§ EXERCISE GOAL
Below are records; reproduce exactly the lines from the one that has "OLAPLEX BOND MAINTENANCE" through the one that has "Bdwing Push Bubble", ends included, and nothing more.

§ DATA FOR ANALYSIS
====

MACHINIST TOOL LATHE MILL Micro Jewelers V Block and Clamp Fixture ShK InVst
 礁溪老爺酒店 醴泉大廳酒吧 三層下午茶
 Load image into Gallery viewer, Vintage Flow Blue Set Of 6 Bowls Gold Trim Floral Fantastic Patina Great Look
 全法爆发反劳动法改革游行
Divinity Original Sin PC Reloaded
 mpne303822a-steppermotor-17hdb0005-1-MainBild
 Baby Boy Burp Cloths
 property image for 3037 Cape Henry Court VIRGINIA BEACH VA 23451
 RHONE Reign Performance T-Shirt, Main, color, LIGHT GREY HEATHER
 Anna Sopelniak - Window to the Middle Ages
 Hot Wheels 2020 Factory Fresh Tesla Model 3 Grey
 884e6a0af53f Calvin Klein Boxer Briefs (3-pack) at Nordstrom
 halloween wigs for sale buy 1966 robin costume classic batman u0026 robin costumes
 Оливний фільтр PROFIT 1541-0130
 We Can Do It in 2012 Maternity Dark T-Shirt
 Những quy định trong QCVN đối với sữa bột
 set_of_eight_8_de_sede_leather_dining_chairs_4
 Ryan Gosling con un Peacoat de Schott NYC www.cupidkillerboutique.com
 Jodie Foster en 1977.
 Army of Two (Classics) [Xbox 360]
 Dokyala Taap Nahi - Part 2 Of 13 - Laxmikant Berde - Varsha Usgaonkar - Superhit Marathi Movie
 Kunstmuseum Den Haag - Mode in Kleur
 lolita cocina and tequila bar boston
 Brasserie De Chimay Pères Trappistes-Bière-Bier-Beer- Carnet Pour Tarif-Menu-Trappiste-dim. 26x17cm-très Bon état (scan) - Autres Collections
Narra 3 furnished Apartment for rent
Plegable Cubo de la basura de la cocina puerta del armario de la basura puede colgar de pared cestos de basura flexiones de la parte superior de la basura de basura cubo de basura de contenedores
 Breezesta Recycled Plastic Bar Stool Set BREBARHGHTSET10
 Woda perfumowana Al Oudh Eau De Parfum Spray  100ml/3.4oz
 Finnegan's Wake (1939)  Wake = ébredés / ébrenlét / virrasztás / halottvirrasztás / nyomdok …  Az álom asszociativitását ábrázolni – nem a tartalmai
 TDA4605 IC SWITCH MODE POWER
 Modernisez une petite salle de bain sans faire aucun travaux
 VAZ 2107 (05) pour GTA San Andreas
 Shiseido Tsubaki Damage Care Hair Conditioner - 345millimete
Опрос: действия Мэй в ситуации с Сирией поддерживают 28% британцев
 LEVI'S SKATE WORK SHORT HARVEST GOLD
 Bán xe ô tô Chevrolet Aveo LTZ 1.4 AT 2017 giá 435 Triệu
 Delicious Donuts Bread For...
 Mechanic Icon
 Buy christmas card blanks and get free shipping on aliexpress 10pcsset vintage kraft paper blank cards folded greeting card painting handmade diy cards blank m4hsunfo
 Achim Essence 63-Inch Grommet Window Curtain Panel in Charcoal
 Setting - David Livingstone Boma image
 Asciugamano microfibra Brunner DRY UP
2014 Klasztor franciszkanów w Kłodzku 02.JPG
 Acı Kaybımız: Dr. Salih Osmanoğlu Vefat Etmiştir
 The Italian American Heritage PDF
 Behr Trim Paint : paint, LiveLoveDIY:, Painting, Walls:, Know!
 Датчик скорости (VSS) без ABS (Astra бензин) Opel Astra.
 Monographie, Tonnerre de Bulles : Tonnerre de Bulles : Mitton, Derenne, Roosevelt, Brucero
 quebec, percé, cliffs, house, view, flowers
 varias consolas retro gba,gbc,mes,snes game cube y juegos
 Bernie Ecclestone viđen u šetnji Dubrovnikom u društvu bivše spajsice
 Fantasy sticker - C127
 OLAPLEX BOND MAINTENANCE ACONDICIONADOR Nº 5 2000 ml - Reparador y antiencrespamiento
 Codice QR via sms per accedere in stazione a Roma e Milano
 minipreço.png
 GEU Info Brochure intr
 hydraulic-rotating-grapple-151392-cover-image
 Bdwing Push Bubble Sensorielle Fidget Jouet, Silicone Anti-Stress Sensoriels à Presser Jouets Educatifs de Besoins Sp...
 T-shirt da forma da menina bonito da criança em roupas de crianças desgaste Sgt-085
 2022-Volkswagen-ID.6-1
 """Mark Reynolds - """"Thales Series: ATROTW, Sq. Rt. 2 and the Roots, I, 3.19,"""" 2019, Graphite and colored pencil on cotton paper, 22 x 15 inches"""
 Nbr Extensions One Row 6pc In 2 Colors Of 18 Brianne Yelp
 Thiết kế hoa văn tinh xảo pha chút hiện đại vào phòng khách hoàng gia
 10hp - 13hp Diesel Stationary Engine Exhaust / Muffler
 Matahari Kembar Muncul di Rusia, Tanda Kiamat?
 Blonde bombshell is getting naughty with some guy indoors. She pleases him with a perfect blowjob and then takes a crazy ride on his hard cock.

====

§ RESULT FOR THIS TASK
 OLAPLEX BOND MAINTENANCE ACONDICIONADOR Nº 5 2000 ml - Reparador y antiencrespamiento
 Codice QR via sms per accedere in stazione a Roma e Milano
 minipreço.png
 GEU Info Brochure intr
 hydraulic-rotating-grapple-151392-cover-image
 Bdwing Push Bubble Sensorielle Fidget Jouet, Silicone Anti-Stress Sensoriels à Presser Jouets Educatifs de Besoins Sp...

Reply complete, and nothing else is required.